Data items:
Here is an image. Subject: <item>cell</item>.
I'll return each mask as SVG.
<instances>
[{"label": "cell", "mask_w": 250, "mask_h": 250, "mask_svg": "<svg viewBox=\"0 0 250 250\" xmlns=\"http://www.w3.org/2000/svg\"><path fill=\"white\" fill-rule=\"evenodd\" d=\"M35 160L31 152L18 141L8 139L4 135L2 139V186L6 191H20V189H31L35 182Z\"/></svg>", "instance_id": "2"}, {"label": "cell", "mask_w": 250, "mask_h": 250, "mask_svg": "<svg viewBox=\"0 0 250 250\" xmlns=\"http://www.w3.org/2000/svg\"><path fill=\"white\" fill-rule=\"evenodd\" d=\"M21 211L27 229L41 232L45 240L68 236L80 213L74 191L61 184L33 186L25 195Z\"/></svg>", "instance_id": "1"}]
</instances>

**Directions:**
Return every line of the material above without changing anything.

**Expected answer:**
Here is an image. Subject: <item>cell</item>.
I'll return each mask as SVG.
<instances>
[{"label": "cell", "mask_w": 250, "mask_h": 250, "mask_svg": "<svg viewBox=\"0 0 250 250\" xmlns=\"http://www.w3.org/2000/svg\"><path fill=\"white\" fill-rule=\"evenodd\" d=\"M35 160L31 152L18 141L8 139L4 135L2 139V186L6 191H20V189H31L35 182Z\"/></svg>", "instance_id": "2"}, {"label": "cell", "mask_w": 250, "mask_h": 250, "mask_svg": "<svg viewBox=\"0 0 250 250\" xmlns=\"http://www.w3.org/2000/svg\"><path fill=\"white\" fill-rule=\"evenodd\" d=\"M21 211L27 229L41 232L45 240L68 236L80 213L74 191L61 184L33 186L25 195Z\"/></svg>", "instance_id": "1"}]
</instances>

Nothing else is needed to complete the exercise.